As a long-lost resident of the “Nuyorican” district of New York n the heyday of salsa, I have a tremendous gusto for but also a streetwise wariness of everything Puerto Rican. While the majority of Puerto Ricans are supporting statehood as the seemingly only way out of debt default, my youthful contact with their urban cultural life encourages the argument for Puerto Rico’s independence.
 
Independence promises not to be a neat divorce proceeding, since Puerto Ricans have been American citizens, albeit second class, before the grandparents or parents of most of white European newcomers arrived to the United States. Though a bicultural independent Puerto Rico will stretch everyone’s notion of nationhood and nationality, a comparison of the music videos, English and Spanish, of Ricky Martin’s “La Historia”, proves that the romantic Hispanic roots and Afro-Caribbean rhythms run deeper in the Puerto Rican soul.
 
Although for the bereft children of the bicultural relationship, it may feel like a bitter divorce, mutual consent to independence is the more honorable and viable long-term decision. Ironically, it will be the anti-immigration movement among Trump’s electoral supporters that could become the strongest backers of independence, making for one of the oddest alliances in U.S. political history. In any case, there’s hardly any salsa left in the New York scene, and those days of West Side Story are long gone, though the lyrics from “America” (West Side Story) remind us of the humor at this crossroad.
 
ROSALIA: Puerto Rico, you lovely island, island of tropical breezes.

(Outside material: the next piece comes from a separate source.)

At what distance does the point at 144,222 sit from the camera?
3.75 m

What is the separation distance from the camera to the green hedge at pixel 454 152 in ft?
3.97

Always the pineapples growing, always the coffee blossoms blowing . . .
 
ANITA: Puerto Rico, you ugly island. Island of tropic diseases.
Always the hurricanes blowing, always the population growing . . .
And the money owing, and the babies crying, and the bullets flying.
I like the island Manhattan. Smoke on your pipe and put that in!
 
NEIGHBORS: I like to be in America! OK by me in America!
Everything free in America . . . for a small fee in America!
 
ROSALIA: I like the city of San Juan.
ANITA: I know a boat you can get on. Bye-bye!
 
NEIGHBORS: Immigrant goes to America. Many hellos in America
Nobody knows in America: Puerto Rico's in America!
 
ROSALIA: I'll bring a T.V. to San Juan.
ANITA: If there a current to turn on!